VMware’s Cloud in 300-words

By Published On: October 2, 2019

I participated in the Dell Technologies Cloud presentation at Cloud Field Day 6 as a delegate. VMware and Dell made a combined argument for VMware Cloud on Dell Technologies Cloud. My fellow delegate, Larry Smith, asked a question about the various APIs. VMware has several APIs for its complete software stack while Dell has API’s for its’ Hyperconverged Infrastructure (HCI) stack.

Larry asked the fair question, when do you use one over the other and to whom are the APIs geared? It prompted me to consider if I can explain VMware’s public cloud strategy in 300-words or less.

VMware’s any app, any device, any cloud strategy starts with VMware Cloud Foundation (VCF). VCF is the software-defined data center that ensures a consistent underlay across clouds.

The scope of consistency includes hardware providers such as HPE, Lenovo, and our hosts for Cloud Field Day 6 Dell Technologies Cloud. Dell Technologies cloud offers a specially integrated solution with VMware. You can watch the video to find out more.

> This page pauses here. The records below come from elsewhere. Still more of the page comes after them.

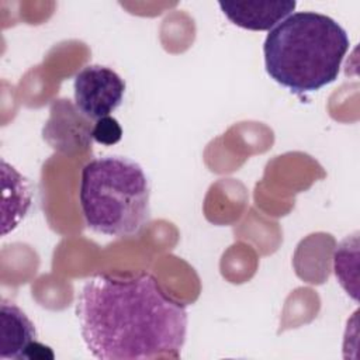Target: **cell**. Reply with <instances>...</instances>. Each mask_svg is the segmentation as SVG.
I'll list each match as a JSON object with an SVG mask.
<instances>
[{"mask_svg": "<svg viewBox=\"0 0 360 360\" xmlns=\"http://www.w3.org/2000/svg\"><path fill=\"white\" fill-rule=\"evenodd\" d=\"M76 316L84 346L100 360L179 357L187 336L186 305L148 273L87 278L77 292Z\"/></svg>", "mask_w": 360, "mask_h": 360, "instance_id": "6da1fadb", "label": "cell"}, {"mask_svg": "<svg viewBox=\"0 0 360 360\" xmlns=\"http://www.w3.org/2000/svg\"><path fill=\"white\" fill-rule=\"evenodd\" d=\"M350 41L333 18L315 11H297L273 27L263 44L267 75L295 94L333 83Z\"/></svg>", "mask_w": 360, "mask_h": 360, "instance_id": "7a4b0ae2", "label": "cell"}, {"mask_svg": "<svg viewBox=\"0 0 360 360\" xmlns=\"http://www.w3.org/2000/svg\"><path fill=\"white\" fill-rule=\"evenodd\" d=\"M79 200L87 226L112 238L139 233L150 217L148 176L127 156L87 162L82 169Z\"/></svg>", "mask_w": 360, "mask_h": 360, "instance_id": "3957f363", "label": "cell"}, {"mask_svg": "<svg viewBox=\"0 0 360 360\" xmlns=\"http://www.w3.org/2000/svg\"><path fill=\"white\" fill-rule=\"evenodd\" d=\"M75 104L87 120H100L115 111L124 98L125 82L111 68L84 66L73 80Z\"/></svg>", "mask_w": 360, "mask_h": 360, "instance_id": "277c9868", "label": "cell"}, {"mask_svg": "<svg viewBox=\"0 0 360 360\" xmlns=\"http://www.w3.org/2000/svg\"><path fill=\"white\" fill-rule=\"evenodd\" d=\"M224 15L235 25L250 31H270L287 18L297 3L294 0L277 1H218Z\"/></svg>", "mask_w": 360, "mask_h": 360, "instance_id": "5b68a950", "label": "cell"}, {"mask_svg": "<svg viewBox=\"0 0 360 360\" xmlns=\"http://www.w3.org/2000/svg\"><path fill=\"white\" fill-rule=\"evenodd\" d=\"M37 340L34 323L15 304L6 300L0 305V359L21 360Z\"/></svg>", "mask_w": 360, "mask_h": 360, "instance_id": "8992f818", "label": "cell"}, {"mask_svg": "<svg viewBox=\"0 0 360 360\" xmlns=\"http://www.w3.org/2000/svg\"><path fill=\"white\" fill-rule=\"evenodd\" d=\"M91 138L105 146L114 145L122 138V128L120 122L112 117H103L91 127Z\"/></svg>", "mask_w": 360, "mask_h": 360, "instance_id": "52a82bcc", "label": "cell"}, {"mask_svg": "<svg viewBox=\"0 0 360 360\" xmlns=\"http://www.w3.org/2000/svg\"><path fill=\"white\" fill-rule=\"evenodd\" d=\"M53 357H55V354L51 350V347L45 346V345H42L37 340L31 343V346L28 347L27 354H25L27 360H34V359H41L42 360V359H53Z\"/></svg>", "mask_w": 360, "mask_h": 360, "instance_id": "ba28073f", "label": "cell"}]
</instances>
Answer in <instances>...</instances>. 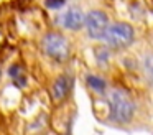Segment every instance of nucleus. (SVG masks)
I'll use <instances>...</instances> for the list:
<instances>
[{
    "label": "nucleus",
    "mask_w": 153,
    "mask_h": 135,
    "mask_svg": "<svg viewBox=\"0 0 153 135\" xmlns=\"http://www.w3.org/2000/svg\"><path fill=\"white\" fill-rule=\"evenodd\" d=\"M135 115V102L123 89H112L109 92V119L114 124H128Z\"/></svg>",
    "instance_id": "1"
},
{
    "label": "nucleus",
    "mask_w": 153,
    "mask_h": 135,
    "mask_svg": "<svg viewBox=\"0 0 153 135\" xmlns=\"http://www.w3.org/2000/svg\"><path fill=\"white\" fill-rule=\"evenodd\" d=\"M102 40L105 41L107 48L125 49L128 46H132L133 41H135V30L130 23H125V22L109 23Z\"/></svg>",
    "instance_id": "2"
},
{
    "label": "nucleus",
    "mask_w": 153,
    "mask_h": 135,
    "mask_svg": "<svg viewBox=\"0 0 153 135\" xmlns=\"http://www.w3.org/2000/svg\"><path fill=\"white\" fill-rule=\"evenodd\" d=\"M41 49L50 59L64 63L71 56V43L63 33L50 31L41 40Z\"/></svg>",
    "instance_id": "3"
},
{
    "label": "nucleus",
    "mask_w": 153,
    "mask_h": 135,
    "mask_svg": "<svg viewBox=\"0 0 153 135\" xmlns=\"http://www.w3.org/2000/svg\"><path fill=\"white\" fill-rule=\"evenodd\" d=\"M84 26L86 33L91 40H102L107 26H109V16L102 10H91L84 16Z\"/></svg>",
    "instance_id": "4"
},
{
    "label": "nucleus",
    "mask_w": 153,
    "mask_h": 135,
    "mask_svg": "<svg viewBox=\"0 0 153 135\" xmlns=\"http://www.w3.org/2000/svg\"><path fill=\"white\" fill-rule=\"evenodd\" d=\"M84 12L77 7H71L64 12V15L61 16V23L66 30H71V31H79L84 26Z\"/></svg>",
    "instance_id": "5"
},
{
    "label": "nucleus",
    "mask_w": 153,
    "mask_h": 135,
    "mask_svg": "<svg viewBox=\"0 0 153 135\" xmlns=\"http://www.w3.org/2000/svg\"><path fill=\"white\" fill-rule=\"evenodd\" d=\"M71 87H73V78L68 74H63L54 81L53 84V89H51V94H53V99L56 102L63 101L69 95L71 92Z\"/></svg>",
    "instance_id": "6"
},
{
    "label": "nucleus",
    "mask_w": 153,
    "mask_h": 135,
    "mask_svg": "<svg viewBox=\"0 0 153 135\" xmlns=\"http://www.w3.org/2000/svg\"><path fill=\"white\" fill-rule=\"evenodd\" d=\"M86 84L91 91H94L96 94H104L107 91V82L105 79H102L100 76L96 74H87L86 76Z\"/></svg>",
    "instance_id": "7"
},
{
    "label": "nucleus",
    "mask_w": 153,
    "mask_h": 135,
    "mask_svg": "<svg viewBox=\"0 0 153 135\" xmlns=\"http://www.w3.org/2000/svg\"><path fill=\"white\" fill-rule=\"evenodd\" d=\"M142 69L146 79L153 84V53H145L142 58Z\"/></svg>",
    "instance_id": "8"
},
{
    "label": "nucleus",
    "mask_w": 153,
    "mask_h": 135,
    "mask_svg": "<svg viewBox=\"0 0 153 135\" xmlns=\"http://www.w3.org/2000/svg\"><path fill=\"white\" fill-rule=\"evenodd\" d=\"M66 3V0H45V5L51 10H58Z\"/></svg>",
    "instance_id": "9"
},
{
    "label": "nucleus",
    "mask_w": 153,
    "mask_h": 135,
    "mask_svg": "<svg viewBox=\"0 0 153 135\" xmlns=\"http://www.w3.org/2000/svg\"><path fill=\"white\" fill-rule=\"evenodd\" d=\"M97 59H99V63H107L109 61V51H107V48H99L97 49Z\"/></svg>",
    "instance_id": "10"
}]
</instances>
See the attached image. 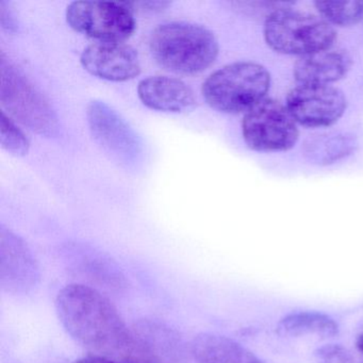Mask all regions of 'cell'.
<instances>
[{
    "mask_svg": "<svg viewBox=\"0 0 363 363\" xmlns=\"http://www.w3.org/2000/svg\"><path fill=\"white\" fill-rule=\"evenodd\" d=\"M69 26L99 42H123L135 30V13L126 3L82 0L67 9Z\"/></svg>",
    "mask_w": 363,
    "mask_h": 363,
    "instance_id": "52a82bcc",
    "label": "cell"
},
{
    "mask_svg": "<svg viewBox=\"0 0 363 363\" xmlns=\"http://www.w3.org/2000/svg\"><path fill=\"white\" fill-rule=\"evenodd\" d=\"M138 95L146 107L163 112H184L196 106L194 91L182 80L167 76H150L141 80Z\"/></svg>",
    "mask_w": 363,
    "mask_h": 363,
    "instance_id": "4fadbf2b",
    "label": "cell"
},
{
    "mask_svg": "<svg viewBox=\"0 0 363 363\" xmlns=\"http://www.w3.org/2000/svg\"><path fill=\"white\" fill-rule=\"evenodd\" d=\"M318 360L322 363H352V357L345 347L337 344H328L318 348L316 352Z\"/></svg>",
    "mask_w": 363,
    "mask_h": 363,
    "instance_id": "d6986e66",
    "label": "cell"
},
{
    "mask_svg": "<svg viewBox=\"0 0 363 363\" xmlns=\"http://www.w3.org/2000/svg\"><path fill=\"white\" fill-rule=\"evenodd\" d=\"M358 148L356 135L345 131H328L310 135L303 146L306 160L318 167H328L352 156Z\"/></svg>",
    "mask_w": 363,
    "mask_h": 363,
    "instance_id": "9a60e30c",
    "label": "cell"
},
{
    "mask_svg": "<svg viewBox=\"0 0 363 363\" xmlns=\"http://www.w3.org/2000/svg\"><path fill=\"white\" fill-rule=\"evenodd\" d=\"M242 135L254 152H282L295 147L299 130L286 106L267 97L244 114Z\"/></svg>",
    "mask_w": 363,
    "mask_h": 363,
    "instance_id": "8992f818",
    "label": "cell"
},
{
    "mask_svg": "<svg viewBox=\"0 0 363 363\" xmlns=\"http://www.w3.org/2000/svg\"><path fill=\"white\" fill-rule=\"evenodd\" d=\"M277 331L284 337H329L337 335V323L327 314L315 311H301L288 314L277 324Z\"/></svg>",
    "mask_w": 363,
    "mask_h": 363,
    "instance_id": "2e32d148",
    "label": "cell"
},
{
    "mask_svg": "<svg viewBox=\"0 0 363 363\" xmlns=\"http://www.w3.org/2000/svg\"><path fill=\"white\" fill-rule=\"evenodd\" d=\"M316 11L331 26L352 27L363 20V0L315 1Z\"/></svg>",
    "mask_w": 363,
    "mask_h": 363,
    "instance_id": "e0dca14e",
    "label": "cell"
},
{
    "mask_svg": "<svg viewBox=\"0 0 363 363\" xmlns=\"http://www.w3.org/2000/svg\"><path fill=\"white\" fill-rule=\"evenodd\" d=\"M74 363H121L116 362V361L109 360V359L101 358V357L92 356V354H89V356L84 357V358L79 359V360L75 361ZM154 363H160V362H154Z\"/></svg>",
    "mask_w": 363,
    "mask_h": 363,
    "instance_id": "44dd1931",
    "label": "cell"
},
{
    "mask_svg": "<svg viewBox=\"0 0 363 363\" xmlns=\"http://www.w3.org/2000/svg\"><path fill=\"white\" fill-rule=\"evenodd\" d=\"M150 50L156 62L176 74L193 75L205 71L218 56L214 33L201 25L171 22L152 30Z\"/></svg>",
    "mask_w": 363,
    "mask_h": 363,
    "instance_id": "7a4b0ae2",
    "label": "cell"
},
{
    "mask_svg": "<svg viewBox=\"0 0 363 363\" xmlns=\"http://www.w3.org/2000/svg\"><path fill=\"white\" fill-rule=\"evenodd\" d=\"M357 347L363 354V333L359 335L358 340H357Z\"/></svg>",
    "mask_w": 363,
    "mask_h": 363,
    "instance_id": "7402d4cb",
    "label": "cell"
},
{
    "mask_svg": "<svg viewBox=\"0 0 363 363\" xmlns=\"http://www.w3.org/2000/svg\"><path fill=\"white\" fill-rule=\"evenodd\" d=\"M56 309L67 333L92 356L121 363L159 362L96 289L79 284L65 286L57 296Z\"/></svg>",
    "mask_w": 363,
    "mask_h": 363,
    "instance_id": "6da1fadb",
    "label": "cell"
},
{
    "mask_svg": "<svg viewBox=\"0 0 363 363\" xmlns=\"http://www.w3.org/2000/svg\"><path fill=\"white\" fill-rule=\"evenodd\" d=\"M88 122L99 145L126 167L135 165L142 154L141 142L128 123L107 104H89Z\"/></svg>",
    "mask_w": 363,
    "mask_h": 363,
    "instance_id": "9c48e42d",
    "label": "cell"
},
{
    "mask_svg": "<svg viewBox=\"0 0 363 363\" xmlns=\"http://www.w3.org/2000/svg\"><path fill=\"white\" fill-rule=\"evenodd\" d=\"M1 146L16 156L28 154L30 146L26 135L5 111H1Z\"/></svg>",
    "mask_w": 363,
    "mask_h": 363,
    "instance_id": "ac0fdd59",
    "label": "cell"
},
{
    "mask_svg": "<svg viewBox=\"0 0 363 363\" xmlns=\"http://www.w3.org/2000/svg\"><path fill=\"white\" fill-rule=\"evenodd\" d=\"M272 77L263 65L240 61L220 67L203 84L201 92L210 107L223 113L245 114L267 99Z\"/></svg>",
    "mask_w": 363,
    "mask_h": 363,
    "instance_id": "3957f363",
    "label": "cell"
},
{
    "mask_svg": "<svg viewBox=\"0 0 363 363\" xmlns=\"http://www.w3.org/2000/svg\"><path fill=\"white\" fill-rule=\"evenodd\" d=\"M40 269L27 244L16 233L0 229V286L5 292L23 295L35 290Z\"/></svg>",
    "mask_w": 363,
    "mask_h": 363,
    "instance_id": "30bf717a",
    "label": "cell"
},
{
    "mask_svg": "<svg viewBox=\"0 0 363 363\" xmlns=\"http://www.w3.org/2000/svg\"><path fill=\"white\" fill-rule=\"evenodd\" d=\"M191 350L196 363H264L245 346L216 333L197 335Z\"/></svg>",
    "mask_w": 363,
    "mask_h": 363,
    "instance_id": "5bb4252c",
    "label": "cell"
},
{
    "mask_svg": "<svg viewBox=\"0 0 363 363\" xmlns=\"http://www.w3.org/2000/svg\"><path fill=\"white\" fill-rule=\"evenodd\" d=\"M286 106L297 125L324 128L339 122L347 109V99L335 86L298 84L286 95Z\"/></svg>",
    "mask_w": 363,
    "mask_h": 363,
    "instance_id": "ba28073f",
    "label": "cell"
},
{
    "mask_svg": "<svg viewBox=\"0 0 363 363\" xmlns=\"http://www.w3.org/2000/svg\"><path fill=\"white\" fill-rule=\"evenodd\" d=\"M80 62L86 71L109 82H126L141 73L139 54L123 42H96L84 48Z\"/></svg>",
    "mask_w": 363,
    "mask_h": 363,
    "instance_id": "8fae6325",
    "label": "cell"
},
{
    "mask_svg": "<svg viewBox=\"0 0 363 363\" xmlns=\"http://www.w3.org/2000/svg\"><path fill=\"white\" fill-rule=\"evenodd\" d=\"M263 37L274 52L301 58L333 48L337 33L320 16L286 7L267 16Z\"/></svg>",
    "mask_w": 363,
    "mask_h": 363,
    "instance_id": "277c9868",
    "label": "cell"
},
{
    "mask_svg": "<svg viewBox=\"0 0 363 363\" xmlns=\"http://www.w3.org/2000/svg\"><path fill=\"white\" fill-rule=\"evenodd\" d=\"M0 101L14 118L39 135L57 133L58 118L48 99L16 65L0 57Z\"/></svg>",
    "mask_w": 363,
    "mask_h": 363,
    "instance_id": "5b68a950",
    "label": "cell"
},
{
    "mask_svg": "<svg viewBox=\"0 0 363 363\" xmlns=\"http://www.w3.org/2000/svg\"><path fill=\"white\" fill-rule=\"evenodd\" d=\"M352 67V59L346 50L329 48L301 57L293 67L298 84L331 86L343 79Z\"/></svg>",
    "mask_w": 363,
    "mask_h": 363,
    "instance_id": "7c38bea8",
    "label": "cell"
},
{
    "mask_svg": "<svg viewBox=\"0 0 363 363\" xmlns=\"http://www.w3.org/2000/svg\"><path fill=\"white\" fill-rule=\"evenodd\" d=\"M131 11L140 13H156L167 9L171 3L169 1H129L126 3Z\"/></svg>",
    "mask_w": 363,
    "mask_h": 363,
    "instance_id": "ffe728a7",
    "label": "cell"
}]
</instances>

VMware’s thousands of vCloud providers standardize on VCF to ensure a consistent underlay across cloud providers. IBM was the first major cloud provider to adopt VCF. End of story, correct? Not so fast.

While more geographically diverse, you can combine all of the vCloud providers together with IBM, and the network wouldn’t come close to the size of AWS by market share. So, VMware has a separate approach for AWS called VMware Cloud on AWS. Some of the design looks very similar to VCF but customized for AWS’ data center. So, VMware has a specific strategy for the major public cloud providers outside of IBM, correct? No.

VMware’s ability to support Azure and GCP are dependent on a small service provider, CloudSimple. CloudSimple deploys and manages vSphere in both of these providers based on CloudSimple’s design. That design doesn’t leverage VCF. At least you get the same vSphere bits everywhere? No.

VMware Cloud on AWS receives cloud speed updates every three months. VCF uses the main release of vSphere, and CloudSimple manages the version of vSphere running in its offering. Complex things are complex.

And just for good measure, VMware will natively support Kubernetes in a future release of vSphere. I hope that clears it up.